According to the Brookings Institution, the U.S. would have 25 percent less poverty today if we had the marriage rates we had in 1970 (79 percent of U.S. adults were married then, versus only 52 percent today). Cutting the poverty rate by a quarter would of course benefit individuals who escape poverty, and also benefit government and taxpayers by cutting the amount that needs to be spent on assistance to poor people.
And according to the Heritage Foundation, when parents are married the probability of a child living in poverty drops by an amazing amount – 82 percent.
On top of this, a 2008 report by the Institute for American Values estimated that taxpayers spent $112 billion a year for divorce and unwed childbearing. Adjusting that for inflation and the continued rise of both those family situations would make the cost substantially higher today.
A new Minnesota law enacted last year with bipartisan support and going into effect in August attempts to remove the marriage disincentive and could serve as a national model.
The Minnesota law increases the family income threshold to allow couples to continue receiving government benefits for one year following a new marriage, as long as family income is no higher than 275 percent of the federal poverty level.

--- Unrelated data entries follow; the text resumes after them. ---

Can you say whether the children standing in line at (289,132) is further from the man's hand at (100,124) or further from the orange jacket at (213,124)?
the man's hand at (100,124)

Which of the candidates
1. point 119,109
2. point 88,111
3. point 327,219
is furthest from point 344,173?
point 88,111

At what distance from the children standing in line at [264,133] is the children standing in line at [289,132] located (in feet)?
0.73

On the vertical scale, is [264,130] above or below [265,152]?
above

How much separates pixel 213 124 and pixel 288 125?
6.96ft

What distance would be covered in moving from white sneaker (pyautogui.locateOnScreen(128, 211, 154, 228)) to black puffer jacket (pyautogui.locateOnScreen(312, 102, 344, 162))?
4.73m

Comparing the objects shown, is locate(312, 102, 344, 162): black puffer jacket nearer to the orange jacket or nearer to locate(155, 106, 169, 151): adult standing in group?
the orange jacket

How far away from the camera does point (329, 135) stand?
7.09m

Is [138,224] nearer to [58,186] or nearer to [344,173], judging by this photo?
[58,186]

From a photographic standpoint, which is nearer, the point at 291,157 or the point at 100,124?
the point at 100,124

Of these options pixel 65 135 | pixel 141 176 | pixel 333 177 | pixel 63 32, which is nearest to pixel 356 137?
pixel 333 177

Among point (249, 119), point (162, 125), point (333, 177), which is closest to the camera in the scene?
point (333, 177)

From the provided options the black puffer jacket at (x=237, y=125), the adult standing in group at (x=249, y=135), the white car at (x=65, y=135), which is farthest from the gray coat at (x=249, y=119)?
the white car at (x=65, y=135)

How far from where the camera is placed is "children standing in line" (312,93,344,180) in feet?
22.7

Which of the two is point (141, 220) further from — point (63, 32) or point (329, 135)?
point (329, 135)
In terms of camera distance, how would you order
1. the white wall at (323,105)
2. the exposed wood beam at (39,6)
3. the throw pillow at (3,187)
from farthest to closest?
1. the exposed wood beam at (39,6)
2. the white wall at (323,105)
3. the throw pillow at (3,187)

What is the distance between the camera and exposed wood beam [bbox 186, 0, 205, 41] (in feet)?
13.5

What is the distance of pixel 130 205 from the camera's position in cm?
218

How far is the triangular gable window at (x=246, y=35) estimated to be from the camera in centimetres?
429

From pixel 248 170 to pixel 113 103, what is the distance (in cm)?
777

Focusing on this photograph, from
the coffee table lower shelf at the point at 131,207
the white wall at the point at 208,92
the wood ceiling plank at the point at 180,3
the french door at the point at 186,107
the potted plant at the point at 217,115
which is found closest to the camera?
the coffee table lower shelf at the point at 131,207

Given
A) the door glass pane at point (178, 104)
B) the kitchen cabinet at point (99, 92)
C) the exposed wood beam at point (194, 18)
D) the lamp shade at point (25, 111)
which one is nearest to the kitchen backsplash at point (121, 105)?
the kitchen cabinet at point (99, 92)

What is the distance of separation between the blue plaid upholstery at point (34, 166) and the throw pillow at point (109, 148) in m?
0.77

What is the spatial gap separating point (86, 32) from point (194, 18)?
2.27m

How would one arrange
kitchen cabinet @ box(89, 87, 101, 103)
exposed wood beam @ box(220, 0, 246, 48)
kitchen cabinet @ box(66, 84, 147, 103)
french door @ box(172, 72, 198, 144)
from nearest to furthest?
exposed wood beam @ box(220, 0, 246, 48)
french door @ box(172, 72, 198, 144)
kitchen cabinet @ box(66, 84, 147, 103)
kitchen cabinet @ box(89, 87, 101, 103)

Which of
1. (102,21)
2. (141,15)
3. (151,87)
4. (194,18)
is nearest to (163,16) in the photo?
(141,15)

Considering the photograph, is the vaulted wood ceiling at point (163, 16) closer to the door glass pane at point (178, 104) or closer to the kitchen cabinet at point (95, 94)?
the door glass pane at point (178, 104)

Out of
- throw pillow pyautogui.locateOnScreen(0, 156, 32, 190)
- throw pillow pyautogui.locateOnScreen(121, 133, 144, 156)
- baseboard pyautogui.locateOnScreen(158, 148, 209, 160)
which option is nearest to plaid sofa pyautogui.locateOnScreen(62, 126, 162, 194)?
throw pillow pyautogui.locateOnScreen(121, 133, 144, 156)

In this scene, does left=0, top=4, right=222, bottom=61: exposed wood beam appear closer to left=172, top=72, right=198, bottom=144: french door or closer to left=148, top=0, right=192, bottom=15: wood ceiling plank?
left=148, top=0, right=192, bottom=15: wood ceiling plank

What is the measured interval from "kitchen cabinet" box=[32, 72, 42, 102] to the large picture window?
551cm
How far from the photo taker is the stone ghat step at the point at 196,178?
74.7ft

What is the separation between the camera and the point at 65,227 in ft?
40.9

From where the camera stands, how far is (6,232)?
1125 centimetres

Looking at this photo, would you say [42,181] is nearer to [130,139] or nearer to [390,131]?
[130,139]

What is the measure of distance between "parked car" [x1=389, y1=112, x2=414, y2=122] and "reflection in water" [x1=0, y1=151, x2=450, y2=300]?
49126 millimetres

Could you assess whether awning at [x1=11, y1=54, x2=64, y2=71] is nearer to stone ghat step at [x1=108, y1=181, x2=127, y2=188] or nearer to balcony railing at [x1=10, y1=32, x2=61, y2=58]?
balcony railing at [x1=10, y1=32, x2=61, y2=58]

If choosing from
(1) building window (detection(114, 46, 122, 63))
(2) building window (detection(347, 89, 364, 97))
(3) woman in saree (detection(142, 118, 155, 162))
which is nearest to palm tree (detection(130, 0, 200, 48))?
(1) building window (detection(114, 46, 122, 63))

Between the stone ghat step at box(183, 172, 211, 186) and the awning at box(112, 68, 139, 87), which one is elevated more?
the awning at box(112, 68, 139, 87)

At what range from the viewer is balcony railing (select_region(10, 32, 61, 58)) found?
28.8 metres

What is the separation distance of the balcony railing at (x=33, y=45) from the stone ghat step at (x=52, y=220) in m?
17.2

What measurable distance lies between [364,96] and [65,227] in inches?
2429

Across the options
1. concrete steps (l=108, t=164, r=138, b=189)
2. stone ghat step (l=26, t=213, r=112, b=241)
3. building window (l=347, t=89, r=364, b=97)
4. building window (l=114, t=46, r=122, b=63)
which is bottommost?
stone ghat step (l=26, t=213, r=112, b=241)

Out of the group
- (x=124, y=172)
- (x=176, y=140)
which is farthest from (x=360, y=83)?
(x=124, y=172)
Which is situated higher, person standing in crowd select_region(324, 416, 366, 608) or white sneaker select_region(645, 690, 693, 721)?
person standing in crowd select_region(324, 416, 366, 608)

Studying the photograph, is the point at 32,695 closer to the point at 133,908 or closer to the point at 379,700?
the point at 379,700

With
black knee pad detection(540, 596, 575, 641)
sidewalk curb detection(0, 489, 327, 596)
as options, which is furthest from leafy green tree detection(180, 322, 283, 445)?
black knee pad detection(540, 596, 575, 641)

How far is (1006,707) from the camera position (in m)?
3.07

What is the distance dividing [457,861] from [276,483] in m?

The new law was proposed after clergy reported to Minnesota activists that single mothers who would like to get married were refraining because their husband-to-be would not earn enough to compensate for the mother’s loss of benefits. This new law gives the couples 12 months to come up with a plan to become financially stable without government assistance.
My aim as director of National Marriage Week USA is to strengthen marriages, and to get the word out that both the left and the right applaud marriage as a solution to poverty.
This effort is appealing to both progressives and conservatives, according to Minnesota activists Jason Adkins and Anne Kirsnik, who initiated the idea for the new law on benefits for married couples in that state. The bill passed in a Republican-majority state Legislature and was signed by a Democratic governor.
Adkins said that progressives like the new law because they want to give a leg up to those in poverty with hopes of moving them further toward financial sustainability. Conservatives also care about alleviating poverty and want to promote marriage.
There is no question that poverty and political acrimony are two significant issues that our country faces. As director of an annual campaign to strengthen marriage, I am encouraged that Minnesota officials from both political parties have addressed both with this law. It is my hope that other elected officials will follow in these footsteps and bridge the political divide to help American families.